Considerando que las operaciones de un cliente gRPC están básicamente todas limitadas por IO, el requisito de rendimiento no es primordial. Después de una cuidadosa consideración, lo implementamos basándonos en Go-gRPC.

Para coordinar con el planificador de corrutinas de Lua, escribimos un módulo C de NGINX: https://github.com/api7/grpc-client-nginx-module. Al principio, queríamos integrar el código de Go en este módulo C compilándolo en una biblioteca enlazada estáticamente a través de cgo. Sin embargo, descubrimos que, dado que Go es una aplicación multi-hilo, el proceso hijo no heredará todos los hilos del proceso padre después de bifurcarse. No hay forma de adaptarse a la arquitectura multi-proceso master-worker de NGINX. Así que compilamos el código de Go en una biblioteca de enlace dinámico (DLL) y luego la cargamos en el proceso worker en tiempo de ejecución.

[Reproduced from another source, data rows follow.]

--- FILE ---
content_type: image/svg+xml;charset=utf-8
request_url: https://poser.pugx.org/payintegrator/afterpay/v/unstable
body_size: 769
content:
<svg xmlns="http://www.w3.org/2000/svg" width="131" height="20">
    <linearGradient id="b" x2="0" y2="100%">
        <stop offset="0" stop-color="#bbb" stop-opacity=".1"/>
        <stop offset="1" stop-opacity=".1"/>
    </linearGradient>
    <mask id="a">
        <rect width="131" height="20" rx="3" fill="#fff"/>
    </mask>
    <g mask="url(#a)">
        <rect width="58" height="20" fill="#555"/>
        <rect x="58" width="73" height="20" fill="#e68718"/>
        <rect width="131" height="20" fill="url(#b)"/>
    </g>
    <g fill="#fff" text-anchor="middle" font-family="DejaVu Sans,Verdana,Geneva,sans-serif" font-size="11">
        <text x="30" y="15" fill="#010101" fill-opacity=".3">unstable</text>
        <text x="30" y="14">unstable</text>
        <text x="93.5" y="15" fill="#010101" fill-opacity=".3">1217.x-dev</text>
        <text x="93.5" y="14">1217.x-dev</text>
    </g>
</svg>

Implementamos un mecanismo de cola de tareas para coordinar las corrutinas de Go con las corrutinas de Lua. Cuando el código Lua inicia una operación de IO gRPC, envía una tarea al lado de Go y se suspende. Una corrutina de Go ejecutará esta tarea, y el resultado de la ejecución se escribirá en la cola. Un hilo en segundo plano en el lado de NGINX consume el resultado de la ejecución de la tarea, reprograma la corrutina Lua correspondiente y continúa ejecutando el código Lua. De esta manera, las operaciones de IO gRPC no son diferentes de las operaciones de socket ordinarias en los ojos del código Lua.

Ahora, la mayor parte del trabajo del módulo C de NGINX está hecho. Todo lo que necesitamos hacer es tomar el archivo .proto de etcd (que define su interfaz gRPC), modificarlo y luego cargar el archivo en Lua para obtener el siguiente cliente etcd:

local gcli = require("resty.grpc")
assert(gcli.load("t/testdata/rpc.proto"))
local conn = assert(gcli.connect("127.0.0.1:2379"))
local st, err = conn:new_server_stream("etcdserverpb.Watch", "Watch",
                                        {create_request =
                                            {key = ngx.var.arg_key}},
                                        {timeout = 30000})
if not st then
    ngx.status = 503
    ngx.say(err)
    return
end
for i = 1, (ngx.var.arg_count or 10) do
    local res, err = st:recv()
    ngx.log(ngx.WARN, "received ", cjson.encode(res))
    if not res then
        ngx.status = 503
        ngx.say(err)
        break
    end
end

Esta implementación basada en gRPC es mejor que lua-resty-etcd, un proyecto de cliente etcd-HTTP con 1600 líneas de código solo en Lua.

Por supuesto, todavía estamos lejos de reemplazar lua-resty-etcd. Para conectarse completamente con etcd, grpc-client-nginx-module también necesita completar las siguientes funciones:

1. Soporte para mTLS
2. Soporte para la configuración de metadatos gRPC
3. Soporte para configuraciones de parámetros (por ejemplo, MaxConcurrentStreams y MaxRecvMsgSize)
4. Soporte para solicitudes desde L4

Afortunadamente, hemos sentado las bases, y apoyar estas cosas es solo cuestión de tiempo.

grpc-client-nginx-module se integrará en APISIX 3.0, luego los usuarios de APISIX podrán usar los métodos de este módulo en el plugin de APISIX para comunicarse directamente con los servicios gRPC.

Con el soporte nativo para gRPC, APISIX obtendrá una mejor experiencia con etcd y abre la puerta a posibilidades para características como la verificación de salud gRPC y la generación de informes de datos de telemetría abierta basados en gRPC.

¡Estamos emocionados de ver más características basadas en gRPC de APISIX en el futuro!